[Collected data entries]
#####

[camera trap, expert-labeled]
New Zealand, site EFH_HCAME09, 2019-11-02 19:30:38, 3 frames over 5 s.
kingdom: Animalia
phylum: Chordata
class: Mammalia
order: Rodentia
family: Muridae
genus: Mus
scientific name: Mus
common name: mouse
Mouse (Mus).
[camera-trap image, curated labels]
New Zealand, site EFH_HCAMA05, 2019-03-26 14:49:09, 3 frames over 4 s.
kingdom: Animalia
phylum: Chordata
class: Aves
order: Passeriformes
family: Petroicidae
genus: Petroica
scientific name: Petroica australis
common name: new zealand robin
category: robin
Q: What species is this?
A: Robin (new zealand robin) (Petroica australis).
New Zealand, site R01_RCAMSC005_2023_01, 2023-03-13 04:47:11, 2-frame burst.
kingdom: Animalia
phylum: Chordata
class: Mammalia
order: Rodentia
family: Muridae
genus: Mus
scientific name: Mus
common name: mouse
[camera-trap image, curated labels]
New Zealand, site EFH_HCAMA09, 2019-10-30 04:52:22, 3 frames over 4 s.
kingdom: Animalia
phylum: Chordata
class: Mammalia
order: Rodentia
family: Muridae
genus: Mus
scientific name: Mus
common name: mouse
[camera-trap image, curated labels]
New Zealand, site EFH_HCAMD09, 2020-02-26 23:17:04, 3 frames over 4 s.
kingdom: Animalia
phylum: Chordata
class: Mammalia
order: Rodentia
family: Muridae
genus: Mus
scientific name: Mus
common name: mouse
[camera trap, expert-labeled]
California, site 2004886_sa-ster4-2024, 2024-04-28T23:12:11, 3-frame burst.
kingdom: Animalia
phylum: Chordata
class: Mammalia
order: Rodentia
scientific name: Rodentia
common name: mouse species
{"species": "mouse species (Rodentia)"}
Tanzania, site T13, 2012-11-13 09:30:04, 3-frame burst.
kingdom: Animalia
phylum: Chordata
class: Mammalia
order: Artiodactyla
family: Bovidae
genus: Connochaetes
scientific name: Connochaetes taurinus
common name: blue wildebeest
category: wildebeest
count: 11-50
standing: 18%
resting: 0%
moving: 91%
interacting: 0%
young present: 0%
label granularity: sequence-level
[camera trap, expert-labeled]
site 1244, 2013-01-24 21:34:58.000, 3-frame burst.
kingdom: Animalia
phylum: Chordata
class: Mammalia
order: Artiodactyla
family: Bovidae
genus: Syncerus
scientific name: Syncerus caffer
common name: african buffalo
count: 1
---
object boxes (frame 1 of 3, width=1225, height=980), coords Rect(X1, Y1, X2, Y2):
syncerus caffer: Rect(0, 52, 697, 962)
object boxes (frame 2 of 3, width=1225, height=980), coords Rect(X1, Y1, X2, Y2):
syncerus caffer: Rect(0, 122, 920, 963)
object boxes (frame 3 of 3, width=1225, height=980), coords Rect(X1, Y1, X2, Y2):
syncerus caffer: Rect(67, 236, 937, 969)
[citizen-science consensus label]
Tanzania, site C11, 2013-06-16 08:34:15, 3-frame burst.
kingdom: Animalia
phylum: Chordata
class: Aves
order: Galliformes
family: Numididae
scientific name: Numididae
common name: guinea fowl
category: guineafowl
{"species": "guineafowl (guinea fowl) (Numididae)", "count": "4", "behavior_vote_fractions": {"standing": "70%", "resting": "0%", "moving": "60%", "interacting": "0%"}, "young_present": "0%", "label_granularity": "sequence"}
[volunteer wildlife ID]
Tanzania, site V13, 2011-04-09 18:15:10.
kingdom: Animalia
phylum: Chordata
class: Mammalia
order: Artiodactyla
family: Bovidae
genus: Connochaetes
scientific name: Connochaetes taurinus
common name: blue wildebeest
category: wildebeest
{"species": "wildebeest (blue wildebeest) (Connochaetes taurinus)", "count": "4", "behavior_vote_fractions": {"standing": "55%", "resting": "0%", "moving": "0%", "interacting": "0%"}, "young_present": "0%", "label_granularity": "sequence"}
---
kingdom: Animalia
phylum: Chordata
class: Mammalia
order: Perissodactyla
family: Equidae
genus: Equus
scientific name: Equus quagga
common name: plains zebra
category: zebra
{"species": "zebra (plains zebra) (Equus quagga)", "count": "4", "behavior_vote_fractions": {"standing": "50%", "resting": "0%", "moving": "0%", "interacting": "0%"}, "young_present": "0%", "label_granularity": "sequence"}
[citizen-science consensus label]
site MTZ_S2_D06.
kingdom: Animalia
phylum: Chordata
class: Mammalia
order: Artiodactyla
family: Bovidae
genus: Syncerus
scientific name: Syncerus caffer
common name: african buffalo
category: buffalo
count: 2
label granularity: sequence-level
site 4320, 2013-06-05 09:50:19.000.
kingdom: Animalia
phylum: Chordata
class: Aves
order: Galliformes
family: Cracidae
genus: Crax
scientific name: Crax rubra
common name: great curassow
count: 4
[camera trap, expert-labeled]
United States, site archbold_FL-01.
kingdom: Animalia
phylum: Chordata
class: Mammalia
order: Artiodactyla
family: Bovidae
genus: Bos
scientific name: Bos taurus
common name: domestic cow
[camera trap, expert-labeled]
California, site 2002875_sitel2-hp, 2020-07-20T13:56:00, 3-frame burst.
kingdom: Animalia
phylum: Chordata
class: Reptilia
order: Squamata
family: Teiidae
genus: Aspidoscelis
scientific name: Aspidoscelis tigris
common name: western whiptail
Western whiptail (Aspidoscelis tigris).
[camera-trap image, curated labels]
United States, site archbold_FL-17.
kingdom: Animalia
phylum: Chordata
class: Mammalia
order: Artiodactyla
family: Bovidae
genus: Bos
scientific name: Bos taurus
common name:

#####

▶ [TASK TO COMPLETE] List each line of the entries that holds the string "frames".

▶ [ANSWER TO THIS TASK]
New Zealand, site EFH_HCAME09, 2019-11-02 19:30:38, 3 frames over 5 s.
New Zealand, site EFH_HCAMA05, 2019-03-26 14:49:09, 3 frames over 4 s.
New Zealand, site EFH_HCAMA09, 2019-10-30 04:52:22, 3 frames over 4 s.
New Zealand, site EFH_HCAMD09, 2020-02-26 23:17:04, 3 frames over 4 s.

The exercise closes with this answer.